12 Feb 2019

Safety report flags systemic failures within Transport Agency

6:29 pm on 12 February 2019

The Transport Agency's handling of a Northland garage that issued a warrant of fitness to an unsafe car reflected wider systemic failures within the organisation, an independent report has found.

.

Photo: Photo / 123RF

William Ball, 65, died from injuries sustained when his seatbelt failed and he hit the windscreen in a crash near Dargaville in January 2018.

Less than a month earlier it had been issued a warrant by Dargaville Diesel Specialists.

Police officers found the front passenger seatbelt Mr Ball was using was frayed. The front A pillars were also corroded. It was "highly likely" these faults were present when the car was inspected.

An independent investigation, headed by Kristy McDonald, QC was set up and was released today. It found a raft of weaknesses and made 25 recommendations.

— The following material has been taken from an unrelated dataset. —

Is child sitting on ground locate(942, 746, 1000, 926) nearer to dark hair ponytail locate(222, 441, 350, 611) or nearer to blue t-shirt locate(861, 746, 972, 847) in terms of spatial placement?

She found the agency had a "very low threshold" garages had to meet to continue to be allowed to issue warrants, and the agency did not regularly assess them.

The agency "does not prioritise rigourous regulatory action and does not support staff to take robust enforcement when it is patently needed", it said.

In the Dargaville case, compliance officers found faults in 11 out of 14 visits to the garage between 2010 and 2017.

These faults included:

  • Failing to check vehicle steering thoroughly
  • Failing to properly use a beam setter to check lights
  • Failing to check brakes thoroughly
  • Not picking up seatbelt faults

An inspector at the garage told the agency that "occasionally, when he was 'familiar' with a vehicle, he would issue a WOF without fully inspecting it".

The garage's remit to keep doing WOFs was rolled over year-on-year "with no regulatory action taken beyond issuing the infraction letters" - six infraction letters and one serious infraction letter over the years.

It finally had its remit totally revoked only last month.

Ms McDonald has found the agency had "no meaningful way" to make problems cases a priority.

The agency adopted a strategy in 2014 of seeing garages - or inspection organisations - primarily as "customers" that it served, which was "not consistent with public safety".

Some agency staff told Ms McDonald that garages in their region had not received any performance reviews since vehicle licencing reforms in 2014 "due to a lack of resource" - though in the Dargaville case there were plenty of reviews, just lack of sanctions.

Ten of the 25 recommendations had been partly or fully implemented, the agency's chair Michael Stiassny said in a statement.

"I am deeply saddened that Mr Ball tragically lost his life when the Transport Agency's regulatory function was not focused on public safety," he said.

The report did not specifically address accountability, but gave clear examples of systems, processes and actions that were significantly lacking, and noted that frontline staff acted in accordance with instructions from their superiors and management, he said.

Past reviews of the Transport Agency did not pick up these failings.

The April 2018 Performance Improvement Framework written by two highly-placed independent reviewers said the agency was "well-placed" in regulating safety rules.

Part of the agency overhaul has seen the number of top executives reporting directly to the new acting chief executive cut from 18 to 12.